WHAT THIS TASK INVOLVES:
In the copy, every record below must appear exactly as given, and no picture may appear.

[Start of Attachment]

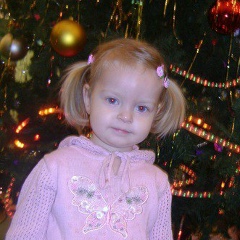 Евгения Бодач, Средний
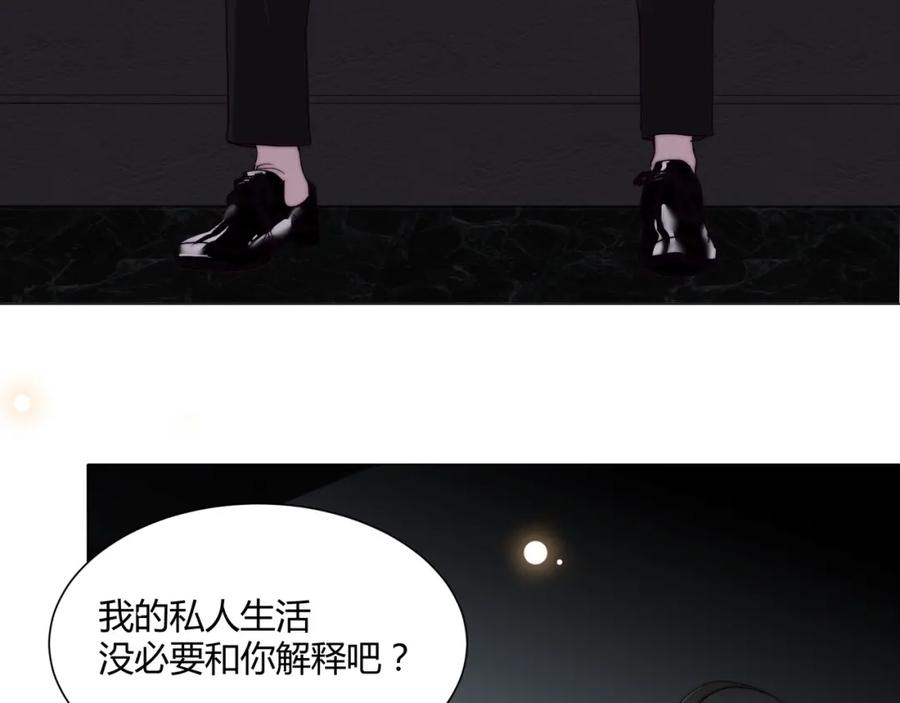 《职业替身，时薪十万》第10话 韭菜2号找上门！ 第15页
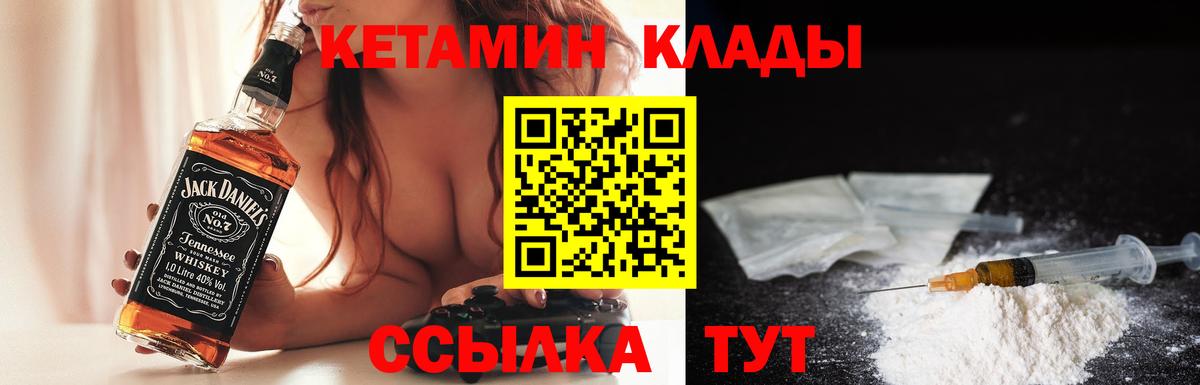 КЕТАМИН VHQ Мурино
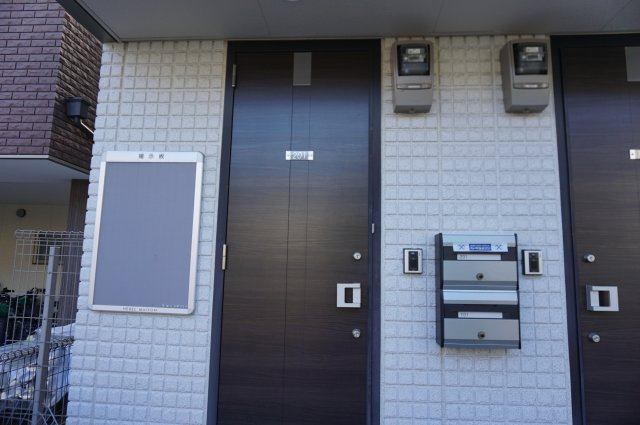 メゾンリベルタのその他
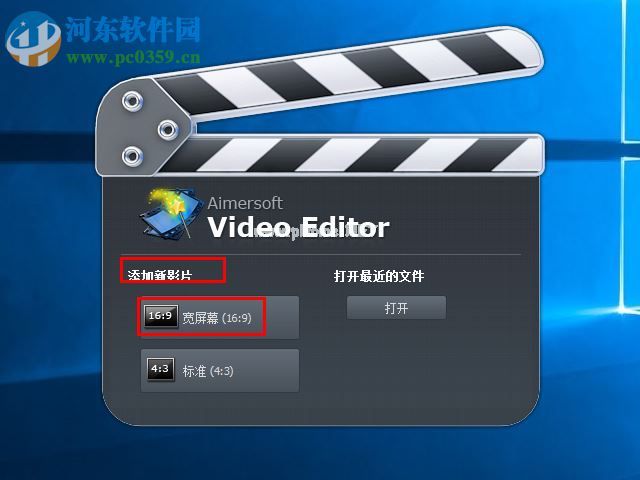 Aimersoft  Video  Editor给视频添加片头片尾的方法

[End of Attachment]

WRITTEN SOLUTION:
 Евгения Бодач, Средний
 《职业替身，时薪十万》第10话 韭菜2号找上门！ 第15页
 КЕТАМИН VHQ Мурино
 メゾンリベルタのその他
 Aimersoft  Video  Editor给视频添加片头片尾的方法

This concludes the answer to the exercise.